Work instruction:
Set down every record below exactly as it appears, but without the pictures.

··· Material shown ···

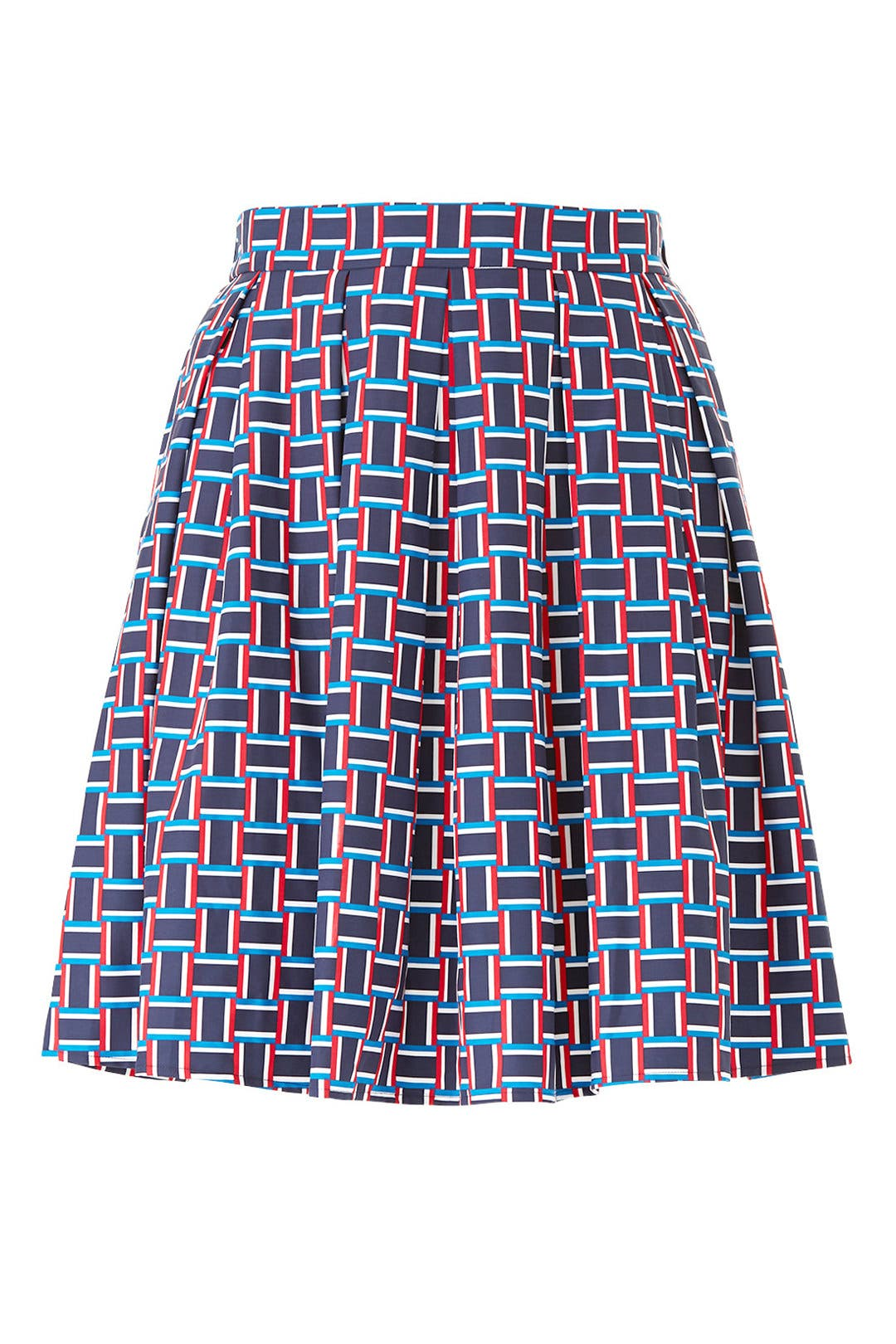 c0d8f9d6a3fc6 Geo Pleated Skirt by Draper James X ELOQUII for  30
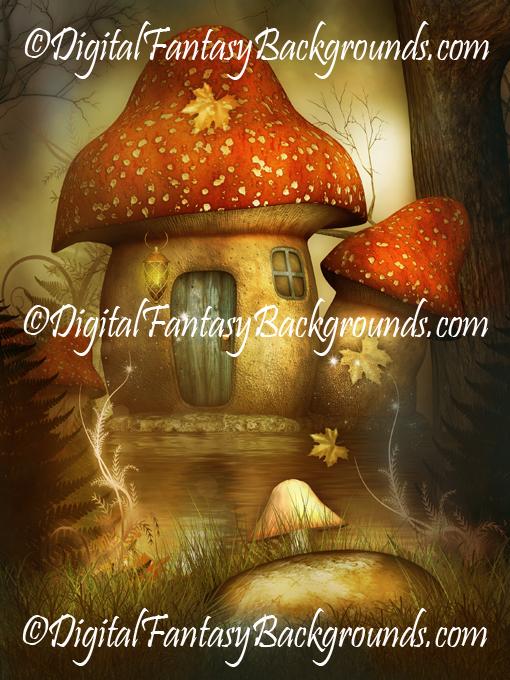 FairyWood7.jpg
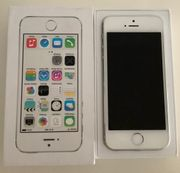 iPhone 5s silber 16G
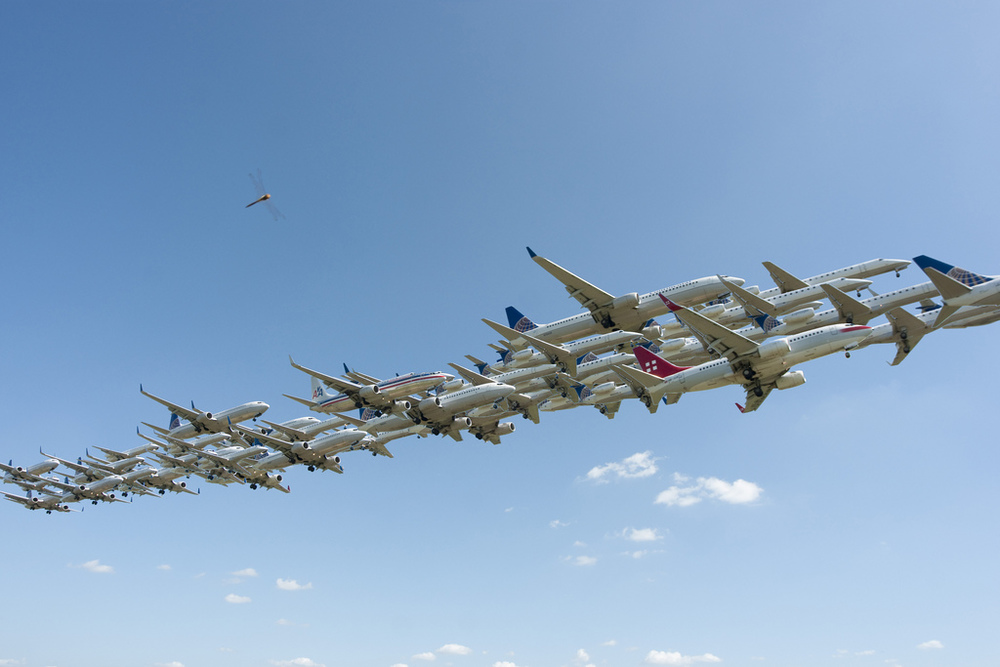 Air Traffic by Stephen McFarland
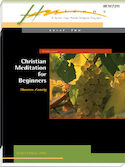 Christian Meditation for Beginners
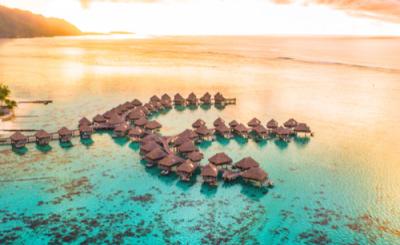 Tahiti & Islas de la Sociedad
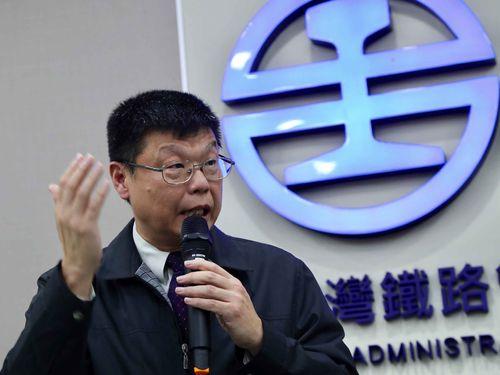 台湾鉄路管理局の杜微副局長
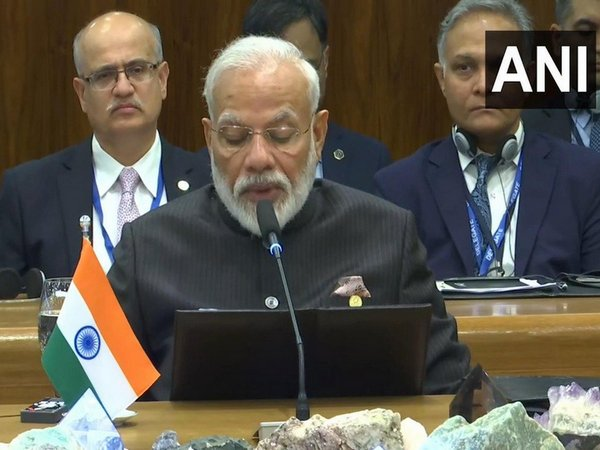 Prime Minister Narendra Modi addressing at the plenary session of BRICS summit in Brasilia on Thursday.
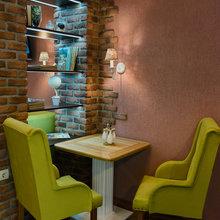 Фото из портфолио Реализованный проект кафе в г. Севастополе – фотографии дизайна интерьеров на InMyRoom.ru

···

Reply to the task:
 c0d8f9d6a3fc6 Geo Pleated Skirt by Draper James X ELOQUII for  30
 FairyWood7.jpg
 iPhone 5s silber 16G
 Air Traffic by Stephen McFarland
 Christian Meditation for Beginners
 Tahiti & Islas de la Sociedad
 台湾鉄路管理局の杜微副局長
 Prime Minister Narendra Modi addressing at the plenary session of BRICS summit in Brasilia on Thursday.
 Фото из портфолио Реализованный проект кафе в г. Севастополе – фотографии дизайна интерьеров на InMyRoom.ru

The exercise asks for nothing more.